Она была двухкомнатной, уютной, большой. Я не знаю, что это за проект, но похоже на хрущевку. Там в городке было всего семнадцать таких домов, все пятиэтажки. Какие-то напоминали хрущевки больше, какие-то меньше. Строили их военные, и как-то на свой лад. Но в целом это была реальная, офигенная квартира. Потом я принес пару пакетов Шатскому, конечно, не с соком.
А тем временем нас, офицеров по призыву, насчитывалось уже 12 человек. Все мы жили в одной комнате. Четыре казанца, четыре уфимца (теперь, думаю, понятно, кто из президентов каких регионов больше всего дорожит своим местом, отсылая парней в армию), один парень с Алтая, один из Самары. Больше не помню, но вроде кто-то был.
Видеть, как выживают и приспосабливаются парни в армии, — это достойно очень большой, отдельной повести. Никогда, никогда девушкам не вникнуть и не понять мужской психологии, той самой, которая проявляется именно там. Одни группируются, другие становятся одиночками, третьи бегают между лидерами туда-сюда, четвертые лошарятся и запираются в своих комнатах по ночам.
Четверо казанцев объединились сразу же. Объединились и стали пить целыми днями, превращая комнату в срач, в свинарник. Конечно, поначалу я пил вместе со всеми, но потом, как обычно, сработал рефлекс, и я решил не примыкать к их веселому отряду. Казанцы — удивительны, наглы, беспардонны, и в их крови, менталитете есть что-то такое безбашенное. С ними можно только поддерживать вооруженный нейтралитет, показывая отсутствие страха. Либо драться.
Парнишка с Алтая был наиболее вменяемым из всех. Открыт для общения, всегда легко входил в разговор, не строил из себя альфа-самца, смазлив для девушек и имел довольно громкий голос. С ним можно было весело общаться, угарать, но он попал во взвод, чем, в принципе, был доволен, а я в техническую группу — командиром отделения разведки.

Задание:
Выведите без изменений отрывок рассказа об армейской службе офицеров-призывников: участок от слов «Видеть, как выживают» до слов «комнатах по ночам.» включительно.

Элементы набора данных
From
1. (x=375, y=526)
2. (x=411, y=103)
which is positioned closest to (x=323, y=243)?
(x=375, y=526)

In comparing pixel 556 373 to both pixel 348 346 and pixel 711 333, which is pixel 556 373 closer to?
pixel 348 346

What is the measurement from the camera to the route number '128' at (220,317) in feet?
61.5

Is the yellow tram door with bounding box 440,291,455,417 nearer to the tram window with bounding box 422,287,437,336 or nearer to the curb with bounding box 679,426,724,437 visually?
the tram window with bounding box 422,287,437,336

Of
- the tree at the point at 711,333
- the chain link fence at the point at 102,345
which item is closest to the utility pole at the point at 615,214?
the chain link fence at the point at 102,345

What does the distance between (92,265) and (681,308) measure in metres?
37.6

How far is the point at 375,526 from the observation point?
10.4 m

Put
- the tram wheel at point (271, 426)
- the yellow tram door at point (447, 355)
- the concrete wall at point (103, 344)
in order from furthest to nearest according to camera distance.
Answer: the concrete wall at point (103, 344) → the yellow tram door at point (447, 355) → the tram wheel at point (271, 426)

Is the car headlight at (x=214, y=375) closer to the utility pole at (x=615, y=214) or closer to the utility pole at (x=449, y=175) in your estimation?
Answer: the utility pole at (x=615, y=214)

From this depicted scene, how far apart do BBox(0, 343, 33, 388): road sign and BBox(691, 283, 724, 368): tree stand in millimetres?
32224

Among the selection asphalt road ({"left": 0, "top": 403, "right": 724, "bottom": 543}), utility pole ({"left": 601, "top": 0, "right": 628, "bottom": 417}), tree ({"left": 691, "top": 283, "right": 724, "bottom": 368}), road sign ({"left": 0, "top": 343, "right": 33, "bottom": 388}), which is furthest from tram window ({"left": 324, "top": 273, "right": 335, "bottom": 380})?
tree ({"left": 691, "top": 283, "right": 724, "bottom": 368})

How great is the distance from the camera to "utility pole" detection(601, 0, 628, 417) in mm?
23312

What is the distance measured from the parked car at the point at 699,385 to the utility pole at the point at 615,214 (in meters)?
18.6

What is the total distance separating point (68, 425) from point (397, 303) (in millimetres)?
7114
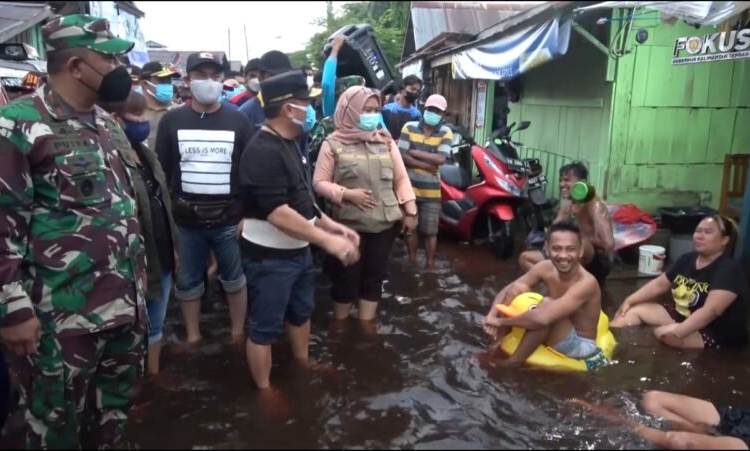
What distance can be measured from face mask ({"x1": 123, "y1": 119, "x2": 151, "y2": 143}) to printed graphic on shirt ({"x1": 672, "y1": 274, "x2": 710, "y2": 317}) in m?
3.74

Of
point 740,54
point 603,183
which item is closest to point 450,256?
point 603,183

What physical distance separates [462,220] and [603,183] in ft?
5.25

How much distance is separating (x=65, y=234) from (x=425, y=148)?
173 inches

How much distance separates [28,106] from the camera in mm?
2396

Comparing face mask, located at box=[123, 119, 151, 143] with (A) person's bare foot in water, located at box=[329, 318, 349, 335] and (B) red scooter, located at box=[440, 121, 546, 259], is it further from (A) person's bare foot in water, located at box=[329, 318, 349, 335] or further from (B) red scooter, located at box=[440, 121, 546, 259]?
(B) red scooter, located at box=[440, 121, 546, 259]

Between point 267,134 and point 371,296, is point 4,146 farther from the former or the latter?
point 371,296

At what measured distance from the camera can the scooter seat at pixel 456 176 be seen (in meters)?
7.54

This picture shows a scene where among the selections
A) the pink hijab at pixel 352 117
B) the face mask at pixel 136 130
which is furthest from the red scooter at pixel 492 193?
the face mask at pixel 136 130

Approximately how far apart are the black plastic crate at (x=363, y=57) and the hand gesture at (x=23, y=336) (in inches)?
230

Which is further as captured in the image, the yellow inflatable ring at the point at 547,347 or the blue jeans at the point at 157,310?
the yellow inflatable ring at the point at 547,347

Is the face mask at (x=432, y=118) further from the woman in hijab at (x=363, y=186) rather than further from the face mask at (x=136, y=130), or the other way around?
the face mask at (x=136, y=130)

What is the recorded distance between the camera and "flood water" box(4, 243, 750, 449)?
3162mm

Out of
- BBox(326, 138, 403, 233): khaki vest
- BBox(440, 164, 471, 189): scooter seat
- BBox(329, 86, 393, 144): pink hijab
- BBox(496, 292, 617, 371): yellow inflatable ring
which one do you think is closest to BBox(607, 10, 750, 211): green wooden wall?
BBox(440, 164, 471, 189): scooter seat

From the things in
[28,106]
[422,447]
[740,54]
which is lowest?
[422,447]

Решение задания:
Видеть, как выживают и приспосабливаются парни в армии, — это достойно очень большой, отдельной повести. Никогда, никогда девушкам не вникнуть и не понять мужской психологии, той самой, которая проявляется именно там. Одни группируются, другие становятся одиночками, третьи бегают между лидерами туда-сюда, четвертые лошарятся и запираются в своих комнатах по ночам.